What does "up to a subsequence" mean? English is my second language. Now I have to read papers written in English, and I can't understand the phrase. Well, I get a vague idea, but that's all.
What have I done? I Googled with "up to a subsequence" (yes, with quotes), but I still can't figure out the meaning from the results.
If context is needed, this link may help.
 A: I think it must mean that although the assertion might not be true of the sequence in question, it is true of some subsequence of it.  For an example where the phrase is clearly used this way, see this answer.
This usage is not quite the same as the one described in the Wikipedia article: any equivalence relation that considered all sequences equivalent to all their subsequences would have to consider all sequences equivalent, period, which would trivialize everything.  The usage in "up to a subsequence" seems to be a slight generalization, still allowing an object to be replaced by another, related, object in order to make a statement true, but where the relationship between the objects is not necessarily one of equivalence, but just that one can be obtained from the other by a specified operation.  I think it'd read a little more clearly as "up to passing to a subsequence", but nobody put me in charge, so, shrug.

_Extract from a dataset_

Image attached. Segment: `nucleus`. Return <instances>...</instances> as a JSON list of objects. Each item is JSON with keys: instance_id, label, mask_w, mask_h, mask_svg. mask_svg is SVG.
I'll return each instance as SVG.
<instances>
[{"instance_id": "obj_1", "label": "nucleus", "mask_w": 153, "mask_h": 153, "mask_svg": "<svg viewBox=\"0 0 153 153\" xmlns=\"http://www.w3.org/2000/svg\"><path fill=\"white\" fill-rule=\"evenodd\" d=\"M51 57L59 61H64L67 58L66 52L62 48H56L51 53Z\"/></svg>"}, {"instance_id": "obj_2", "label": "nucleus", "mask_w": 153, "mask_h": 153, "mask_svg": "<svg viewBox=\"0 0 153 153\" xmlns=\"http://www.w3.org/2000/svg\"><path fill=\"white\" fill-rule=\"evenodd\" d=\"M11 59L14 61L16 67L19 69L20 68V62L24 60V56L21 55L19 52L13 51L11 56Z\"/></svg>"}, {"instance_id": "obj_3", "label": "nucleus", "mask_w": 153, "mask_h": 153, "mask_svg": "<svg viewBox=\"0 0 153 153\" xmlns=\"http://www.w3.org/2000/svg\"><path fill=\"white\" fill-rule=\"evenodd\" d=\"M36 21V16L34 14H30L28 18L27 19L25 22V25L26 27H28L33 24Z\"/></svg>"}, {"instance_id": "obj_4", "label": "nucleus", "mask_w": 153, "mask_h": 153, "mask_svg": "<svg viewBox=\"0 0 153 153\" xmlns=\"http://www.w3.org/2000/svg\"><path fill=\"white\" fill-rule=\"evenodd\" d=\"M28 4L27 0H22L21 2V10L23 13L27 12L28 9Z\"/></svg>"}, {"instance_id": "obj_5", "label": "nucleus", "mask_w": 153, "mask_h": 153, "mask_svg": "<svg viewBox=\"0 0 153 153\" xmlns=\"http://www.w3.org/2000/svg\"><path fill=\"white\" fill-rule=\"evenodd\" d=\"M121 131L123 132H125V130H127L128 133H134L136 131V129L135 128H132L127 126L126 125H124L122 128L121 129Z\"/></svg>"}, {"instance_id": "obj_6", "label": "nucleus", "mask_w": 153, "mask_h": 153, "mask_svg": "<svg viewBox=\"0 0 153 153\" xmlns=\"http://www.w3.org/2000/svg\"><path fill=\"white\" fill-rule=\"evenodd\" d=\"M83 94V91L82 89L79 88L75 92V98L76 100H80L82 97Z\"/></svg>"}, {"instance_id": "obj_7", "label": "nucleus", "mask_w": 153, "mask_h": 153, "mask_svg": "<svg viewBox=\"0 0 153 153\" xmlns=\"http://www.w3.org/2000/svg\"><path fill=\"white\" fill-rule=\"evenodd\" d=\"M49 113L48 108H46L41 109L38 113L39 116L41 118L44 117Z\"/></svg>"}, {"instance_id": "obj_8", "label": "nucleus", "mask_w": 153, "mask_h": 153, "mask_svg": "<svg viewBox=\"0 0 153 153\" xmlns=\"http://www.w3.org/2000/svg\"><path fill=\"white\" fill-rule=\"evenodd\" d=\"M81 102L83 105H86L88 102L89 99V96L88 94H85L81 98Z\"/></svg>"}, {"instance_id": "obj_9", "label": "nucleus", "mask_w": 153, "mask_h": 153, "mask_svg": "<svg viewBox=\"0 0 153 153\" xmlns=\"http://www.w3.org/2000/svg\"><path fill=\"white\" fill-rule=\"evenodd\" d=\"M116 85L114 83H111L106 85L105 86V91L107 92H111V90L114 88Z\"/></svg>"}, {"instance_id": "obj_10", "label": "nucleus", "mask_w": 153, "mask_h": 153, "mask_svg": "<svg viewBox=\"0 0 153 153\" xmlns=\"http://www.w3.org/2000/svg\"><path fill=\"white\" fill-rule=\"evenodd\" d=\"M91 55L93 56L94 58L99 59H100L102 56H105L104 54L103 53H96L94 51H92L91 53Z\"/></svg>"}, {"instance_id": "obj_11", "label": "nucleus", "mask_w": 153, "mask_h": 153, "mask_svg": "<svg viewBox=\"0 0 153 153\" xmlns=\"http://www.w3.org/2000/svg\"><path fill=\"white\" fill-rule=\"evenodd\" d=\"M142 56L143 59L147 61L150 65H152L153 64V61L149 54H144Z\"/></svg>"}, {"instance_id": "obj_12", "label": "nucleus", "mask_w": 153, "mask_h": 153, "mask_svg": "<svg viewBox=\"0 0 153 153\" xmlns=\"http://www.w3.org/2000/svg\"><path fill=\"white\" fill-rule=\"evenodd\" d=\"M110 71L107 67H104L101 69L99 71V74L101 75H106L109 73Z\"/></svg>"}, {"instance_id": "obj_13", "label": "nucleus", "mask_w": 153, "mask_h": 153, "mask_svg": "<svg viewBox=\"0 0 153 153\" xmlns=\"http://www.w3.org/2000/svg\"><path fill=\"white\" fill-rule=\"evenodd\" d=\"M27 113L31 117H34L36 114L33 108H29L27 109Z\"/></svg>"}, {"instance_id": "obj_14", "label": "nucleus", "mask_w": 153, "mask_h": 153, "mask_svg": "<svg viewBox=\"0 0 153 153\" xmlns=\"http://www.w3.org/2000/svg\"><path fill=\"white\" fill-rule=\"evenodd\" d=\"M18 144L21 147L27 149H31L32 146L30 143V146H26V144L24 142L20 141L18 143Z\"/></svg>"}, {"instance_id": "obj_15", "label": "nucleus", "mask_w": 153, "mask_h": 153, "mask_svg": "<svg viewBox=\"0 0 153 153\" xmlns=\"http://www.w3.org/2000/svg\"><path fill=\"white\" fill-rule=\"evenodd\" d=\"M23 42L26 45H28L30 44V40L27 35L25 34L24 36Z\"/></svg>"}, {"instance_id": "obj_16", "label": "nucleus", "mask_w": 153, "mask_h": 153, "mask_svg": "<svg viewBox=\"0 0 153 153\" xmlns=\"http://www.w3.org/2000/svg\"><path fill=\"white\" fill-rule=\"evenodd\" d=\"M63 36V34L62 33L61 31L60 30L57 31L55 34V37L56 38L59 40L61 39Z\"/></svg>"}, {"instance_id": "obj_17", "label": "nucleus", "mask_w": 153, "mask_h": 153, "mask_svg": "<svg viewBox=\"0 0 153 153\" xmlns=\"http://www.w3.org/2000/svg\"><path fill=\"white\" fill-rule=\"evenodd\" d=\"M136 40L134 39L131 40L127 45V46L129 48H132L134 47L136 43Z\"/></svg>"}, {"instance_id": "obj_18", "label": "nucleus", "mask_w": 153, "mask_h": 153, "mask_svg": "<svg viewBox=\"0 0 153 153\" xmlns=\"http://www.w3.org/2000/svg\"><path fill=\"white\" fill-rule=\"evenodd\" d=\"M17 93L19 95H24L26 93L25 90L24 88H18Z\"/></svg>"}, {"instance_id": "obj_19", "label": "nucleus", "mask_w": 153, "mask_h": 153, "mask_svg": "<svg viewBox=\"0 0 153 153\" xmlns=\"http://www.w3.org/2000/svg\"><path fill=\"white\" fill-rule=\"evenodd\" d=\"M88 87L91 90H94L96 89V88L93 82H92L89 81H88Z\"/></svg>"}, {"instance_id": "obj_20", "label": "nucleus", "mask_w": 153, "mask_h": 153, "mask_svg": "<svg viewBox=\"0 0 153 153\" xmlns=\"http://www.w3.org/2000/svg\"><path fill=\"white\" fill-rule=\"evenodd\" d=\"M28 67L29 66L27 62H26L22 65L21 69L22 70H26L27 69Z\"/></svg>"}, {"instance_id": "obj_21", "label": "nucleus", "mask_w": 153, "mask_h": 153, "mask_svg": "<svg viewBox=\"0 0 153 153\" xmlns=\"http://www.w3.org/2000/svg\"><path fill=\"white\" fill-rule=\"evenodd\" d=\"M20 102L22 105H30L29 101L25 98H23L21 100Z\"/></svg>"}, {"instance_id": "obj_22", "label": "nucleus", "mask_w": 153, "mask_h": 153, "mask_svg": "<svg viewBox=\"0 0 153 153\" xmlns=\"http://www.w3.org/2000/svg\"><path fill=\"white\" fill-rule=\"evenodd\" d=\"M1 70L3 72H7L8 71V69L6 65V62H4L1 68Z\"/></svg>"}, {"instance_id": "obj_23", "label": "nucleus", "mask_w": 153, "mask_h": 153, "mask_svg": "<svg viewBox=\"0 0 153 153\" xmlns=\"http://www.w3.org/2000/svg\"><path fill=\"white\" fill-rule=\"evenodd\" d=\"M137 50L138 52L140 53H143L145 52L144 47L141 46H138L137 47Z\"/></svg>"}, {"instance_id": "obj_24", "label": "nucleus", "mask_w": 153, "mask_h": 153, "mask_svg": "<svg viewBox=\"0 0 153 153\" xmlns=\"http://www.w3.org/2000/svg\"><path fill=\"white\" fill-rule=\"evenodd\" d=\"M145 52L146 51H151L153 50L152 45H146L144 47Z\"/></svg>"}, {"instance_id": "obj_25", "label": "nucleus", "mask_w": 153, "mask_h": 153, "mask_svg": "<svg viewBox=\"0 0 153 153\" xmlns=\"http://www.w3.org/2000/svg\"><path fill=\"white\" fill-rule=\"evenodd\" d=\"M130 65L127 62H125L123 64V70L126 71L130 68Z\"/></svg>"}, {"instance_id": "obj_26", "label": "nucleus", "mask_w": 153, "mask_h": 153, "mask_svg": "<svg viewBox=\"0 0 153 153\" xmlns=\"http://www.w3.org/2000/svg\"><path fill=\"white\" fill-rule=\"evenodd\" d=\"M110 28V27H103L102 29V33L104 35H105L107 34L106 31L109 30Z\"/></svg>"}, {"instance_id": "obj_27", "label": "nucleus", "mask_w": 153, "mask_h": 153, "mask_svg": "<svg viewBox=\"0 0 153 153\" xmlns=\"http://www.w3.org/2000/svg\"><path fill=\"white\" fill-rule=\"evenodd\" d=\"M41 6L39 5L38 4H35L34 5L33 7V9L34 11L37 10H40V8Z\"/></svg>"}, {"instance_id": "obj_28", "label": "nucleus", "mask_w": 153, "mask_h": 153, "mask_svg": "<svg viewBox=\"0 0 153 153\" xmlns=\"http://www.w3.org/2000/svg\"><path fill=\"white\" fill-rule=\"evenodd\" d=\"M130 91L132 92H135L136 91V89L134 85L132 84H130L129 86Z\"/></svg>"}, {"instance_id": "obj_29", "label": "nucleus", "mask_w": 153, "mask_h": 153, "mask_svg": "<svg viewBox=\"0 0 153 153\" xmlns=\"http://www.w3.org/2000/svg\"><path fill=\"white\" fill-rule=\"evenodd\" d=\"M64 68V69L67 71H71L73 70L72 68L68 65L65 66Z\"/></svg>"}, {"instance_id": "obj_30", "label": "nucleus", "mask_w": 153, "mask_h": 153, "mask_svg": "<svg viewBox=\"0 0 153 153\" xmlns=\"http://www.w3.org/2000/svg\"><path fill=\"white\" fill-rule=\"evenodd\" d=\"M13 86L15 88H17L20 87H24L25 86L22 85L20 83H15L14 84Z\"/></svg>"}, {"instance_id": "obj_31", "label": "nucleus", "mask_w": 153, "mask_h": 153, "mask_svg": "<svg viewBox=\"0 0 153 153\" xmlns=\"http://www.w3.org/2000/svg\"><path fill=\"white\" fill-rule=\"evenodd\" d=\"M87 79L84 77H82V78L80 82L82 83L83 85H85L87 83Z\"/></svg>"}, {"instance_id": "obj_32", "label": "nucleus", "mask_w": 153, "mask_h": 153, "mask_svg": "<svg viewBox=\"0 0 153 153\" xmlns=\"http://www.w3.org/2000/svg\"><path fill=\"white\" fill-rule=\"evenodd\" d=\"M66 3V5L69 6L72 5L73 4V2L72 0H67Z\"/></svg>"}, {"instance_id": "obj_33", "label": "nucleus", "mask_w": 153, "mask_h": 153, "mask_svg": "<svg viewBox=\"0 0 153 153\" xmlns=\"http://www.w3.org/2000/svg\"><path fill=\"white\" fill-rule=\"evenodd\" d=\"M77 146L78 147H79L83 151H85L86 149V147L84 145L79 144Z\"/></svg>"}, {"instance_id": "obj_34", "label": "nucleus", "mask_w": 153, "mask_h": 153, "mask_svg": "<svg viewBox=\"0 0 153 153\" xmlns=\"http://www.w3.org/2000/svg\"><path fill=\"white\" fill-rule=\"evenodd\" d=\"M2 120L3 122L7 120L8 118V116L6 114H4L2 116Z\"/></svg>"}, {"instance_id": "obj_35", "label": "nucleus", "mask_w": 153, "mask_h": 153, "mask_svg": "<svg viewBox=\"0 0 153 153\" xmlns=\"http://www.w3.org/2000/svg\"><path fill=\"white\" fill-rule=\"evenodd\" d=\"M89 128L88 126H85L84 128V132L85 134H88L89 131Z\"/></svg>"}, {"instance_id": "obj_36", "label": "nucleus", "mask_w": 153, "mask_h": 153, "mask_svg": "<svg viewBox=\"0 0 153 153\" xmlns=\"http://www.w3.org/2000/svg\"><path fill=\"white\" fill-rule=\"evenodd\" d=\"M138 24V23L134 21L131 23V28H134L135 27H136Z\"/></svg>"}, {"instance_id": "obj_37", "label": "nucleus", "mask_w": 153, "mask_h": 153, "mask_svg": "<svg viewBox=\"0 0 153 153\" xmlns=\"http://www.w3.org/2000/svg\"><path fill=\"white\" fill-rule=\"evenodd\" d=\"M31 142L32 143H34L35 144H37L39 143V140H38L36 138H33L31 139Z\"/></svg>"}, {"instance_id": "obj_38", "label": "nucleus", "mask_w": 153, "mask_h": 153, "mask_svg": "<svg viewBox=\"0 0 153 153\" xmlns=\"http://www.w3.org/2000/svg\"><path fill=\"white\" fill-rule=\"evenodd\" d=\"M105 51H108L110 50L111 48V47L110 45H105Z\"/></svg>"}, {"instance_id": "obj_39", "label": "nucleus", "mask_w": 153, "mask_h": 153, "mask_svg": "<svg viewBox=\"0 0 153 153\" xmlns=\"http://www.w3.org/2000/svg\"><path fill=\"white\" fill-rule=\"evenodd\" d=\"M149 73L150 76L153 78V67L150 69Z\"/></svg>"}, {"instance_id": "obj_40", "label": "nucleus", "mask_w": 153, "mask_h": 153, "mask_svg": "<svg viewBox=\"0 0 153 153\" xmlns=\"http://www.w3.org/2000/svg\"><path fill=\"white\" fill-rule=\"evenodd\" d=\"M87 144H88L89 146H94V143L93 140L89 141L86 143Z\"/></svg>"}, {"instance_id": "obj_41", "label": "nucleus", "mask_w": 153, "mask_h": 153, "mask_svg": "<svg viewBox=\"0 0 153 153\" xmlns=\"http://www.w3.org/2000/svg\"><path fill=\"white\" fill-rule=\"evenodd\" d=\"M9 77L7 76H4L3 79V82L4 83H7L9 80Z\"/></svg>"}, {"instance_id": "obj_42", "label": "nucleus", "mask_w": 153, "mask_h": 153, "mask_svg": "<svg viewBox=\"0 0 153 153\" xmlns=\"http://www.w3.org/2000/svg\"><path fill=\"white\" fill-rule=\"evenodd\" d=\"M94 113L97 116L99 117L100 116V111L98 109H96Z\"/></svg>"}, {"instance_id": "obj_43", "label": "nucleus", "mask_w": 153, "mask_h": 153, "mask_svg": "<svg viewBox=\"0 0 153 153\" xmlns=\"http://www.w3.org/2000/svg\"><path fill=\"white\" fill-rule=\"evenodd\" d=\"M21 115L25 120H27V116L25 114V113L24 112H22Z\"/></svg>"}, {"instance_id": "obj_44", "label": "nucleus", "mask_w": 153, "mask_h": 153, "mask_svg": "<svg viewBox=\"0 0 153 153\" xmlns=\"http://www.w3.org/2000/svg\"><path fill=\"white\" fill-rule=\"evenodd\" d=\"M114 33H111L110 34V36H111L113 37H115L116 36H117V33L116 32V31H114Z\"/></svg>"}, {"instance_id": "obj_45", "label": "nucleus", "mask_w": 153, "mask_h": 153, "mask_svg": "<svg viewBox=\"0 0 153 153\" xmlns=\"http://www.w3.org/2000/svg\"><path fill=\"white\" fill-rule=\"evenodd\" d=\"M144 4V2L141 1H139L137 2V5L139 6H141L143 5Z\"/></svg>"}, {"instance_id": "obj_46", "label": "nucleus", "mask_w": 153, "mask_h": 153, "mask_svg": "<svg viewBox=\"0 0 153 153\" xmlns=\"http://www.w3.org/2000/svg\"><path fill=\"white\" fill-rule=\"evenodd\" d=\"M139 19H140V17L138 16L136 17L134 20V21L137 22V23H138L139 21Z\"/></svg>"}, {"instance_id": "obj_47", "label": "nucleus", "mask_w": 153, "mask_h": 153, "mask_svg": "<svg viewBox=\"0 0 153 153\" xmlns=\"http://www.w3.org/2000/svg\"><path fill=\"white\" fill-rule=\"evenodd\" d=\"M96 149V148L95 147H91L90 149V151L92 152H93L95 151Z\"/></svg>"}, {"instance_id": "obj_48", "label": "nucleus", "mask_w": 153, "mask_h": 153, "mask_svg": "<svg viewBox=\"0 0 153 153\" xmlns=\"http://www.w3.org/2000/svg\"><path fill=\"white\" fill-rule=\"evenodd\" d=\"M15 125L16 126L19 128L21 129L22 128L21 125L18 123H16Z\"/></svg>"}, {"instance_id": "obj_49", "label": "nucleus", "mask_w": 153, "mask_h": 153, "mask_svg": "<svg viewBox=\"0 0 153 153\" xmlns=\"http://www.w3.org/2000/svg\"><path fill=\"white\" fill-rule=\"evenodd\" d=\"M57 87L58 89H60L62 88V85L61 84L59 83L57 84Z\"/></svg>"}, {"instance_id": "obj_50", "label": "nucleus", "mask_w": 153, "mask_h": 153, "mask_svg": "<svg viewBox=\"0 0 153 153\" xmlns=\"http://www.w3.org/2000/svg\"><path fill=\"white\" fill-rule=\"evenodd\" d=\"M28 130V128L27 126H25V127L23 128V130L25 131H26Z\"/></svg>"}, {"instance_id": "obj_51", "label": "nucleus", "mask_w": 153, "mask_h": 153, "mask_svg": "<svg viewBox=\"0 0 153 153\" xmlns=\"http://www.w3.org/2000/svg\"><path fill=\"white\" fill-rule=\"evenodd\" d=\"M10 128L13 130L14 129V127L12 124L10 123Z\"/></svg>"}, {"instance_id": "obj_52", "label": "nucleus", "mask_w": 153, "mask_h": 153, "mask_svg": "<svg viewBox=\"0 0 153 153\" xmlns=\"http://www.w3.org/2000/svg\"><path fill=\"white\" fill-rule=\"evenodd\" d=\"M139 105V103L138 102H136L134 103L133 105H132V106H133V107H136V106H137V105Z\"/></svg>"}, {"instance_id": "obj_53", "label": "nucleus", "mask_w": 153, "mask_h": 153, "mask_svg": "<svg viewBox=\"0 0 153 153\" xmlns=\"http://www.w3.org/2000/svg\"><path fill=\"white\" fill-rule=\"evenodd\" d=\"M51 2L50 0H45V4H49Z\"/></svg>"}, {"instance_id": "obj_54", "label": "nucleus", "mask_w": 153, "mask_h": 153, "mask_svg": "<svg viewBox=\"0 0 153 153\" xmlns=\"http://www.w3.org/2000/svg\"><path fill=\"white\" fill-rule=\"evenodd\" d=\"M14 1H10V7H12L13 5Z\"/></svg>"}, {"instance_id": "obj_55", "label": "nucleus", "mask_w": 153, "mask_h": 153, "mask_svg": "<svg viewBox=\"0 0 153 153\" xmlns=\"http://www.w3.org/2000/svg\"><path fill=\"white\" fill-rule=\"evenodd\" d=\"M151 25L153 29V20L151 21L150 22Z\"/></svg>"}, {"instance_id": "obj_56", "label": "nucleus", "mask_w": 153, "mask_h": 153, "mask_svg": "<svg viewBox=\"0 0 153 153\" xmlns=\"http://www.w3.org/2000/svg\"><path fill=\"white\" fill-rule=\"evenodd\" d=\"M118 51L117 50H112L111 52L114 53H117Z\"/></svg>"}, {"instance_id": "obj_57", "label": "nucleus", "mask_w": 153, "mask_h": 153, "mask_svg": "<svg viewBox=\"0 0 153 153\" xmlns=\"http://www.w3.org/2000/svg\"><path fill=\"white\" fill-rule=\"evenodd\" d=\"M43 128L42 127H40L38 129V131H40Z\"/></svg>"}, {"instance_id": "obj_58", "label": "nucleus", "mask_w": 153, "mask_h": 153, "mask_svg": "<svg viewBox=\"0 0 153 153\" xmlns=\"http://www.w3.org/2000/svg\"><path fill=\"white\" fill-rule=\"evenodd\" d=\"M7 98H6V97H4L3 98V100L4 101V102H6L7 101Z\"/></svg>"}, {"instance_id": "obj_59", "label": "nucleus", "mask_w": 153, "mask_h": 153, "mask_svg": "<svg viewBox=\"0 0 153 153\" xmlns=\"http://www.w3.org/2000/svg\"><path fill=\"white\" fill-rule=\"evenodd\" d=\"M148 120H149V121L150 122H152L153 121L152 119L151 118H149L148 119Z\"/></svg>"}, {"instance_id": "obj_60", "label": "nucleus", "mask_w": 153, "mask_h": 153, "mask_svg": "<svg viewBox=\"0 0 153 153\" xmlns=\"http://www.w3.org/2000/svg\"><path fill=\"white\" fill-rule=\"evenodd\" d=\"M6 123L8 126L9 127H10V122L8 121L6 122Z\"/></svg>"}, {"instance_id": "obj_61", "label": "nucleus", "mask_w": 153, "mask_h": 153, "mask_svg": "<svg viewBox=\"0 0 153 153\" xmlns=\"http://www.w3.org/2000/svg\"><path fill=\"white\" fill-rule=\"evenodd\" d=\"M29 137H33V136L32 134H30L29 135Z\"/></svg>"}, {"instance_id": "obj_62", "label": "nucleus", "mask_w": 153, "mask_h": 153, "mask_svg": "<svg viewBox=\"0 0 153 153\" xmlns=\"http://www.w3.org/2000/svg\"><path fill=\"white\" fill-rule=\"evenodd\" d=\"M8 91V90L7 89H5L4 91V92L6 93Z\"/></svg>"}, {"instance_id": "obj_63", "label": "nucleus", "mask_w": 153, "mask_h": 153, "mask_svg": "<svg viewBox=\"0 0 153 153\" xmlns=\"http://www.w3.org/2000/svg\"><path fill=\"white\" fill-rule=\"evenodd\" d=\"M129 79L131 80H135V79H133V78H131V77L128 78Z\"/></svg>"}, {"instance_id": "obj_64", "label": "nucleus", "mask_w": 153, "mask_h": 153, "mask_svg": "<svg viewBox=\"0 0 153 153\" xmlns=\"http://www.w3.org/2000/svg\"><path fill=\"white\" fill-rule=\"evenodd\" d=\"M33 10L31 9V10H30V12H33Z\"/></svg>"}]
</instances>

This is all educated guesswork; I've never seen "up to a subsequence" before, although I have read a reasonable amount of analysis.  In the same kind of situation, I have frequently seen phrases such as "wlog we may assume the sequence converges" (where we're supposed to replace the given sequence with a subsequence if necessary), and the more explicit "passing to a subsequence if necessary, we may assume the sequence converges".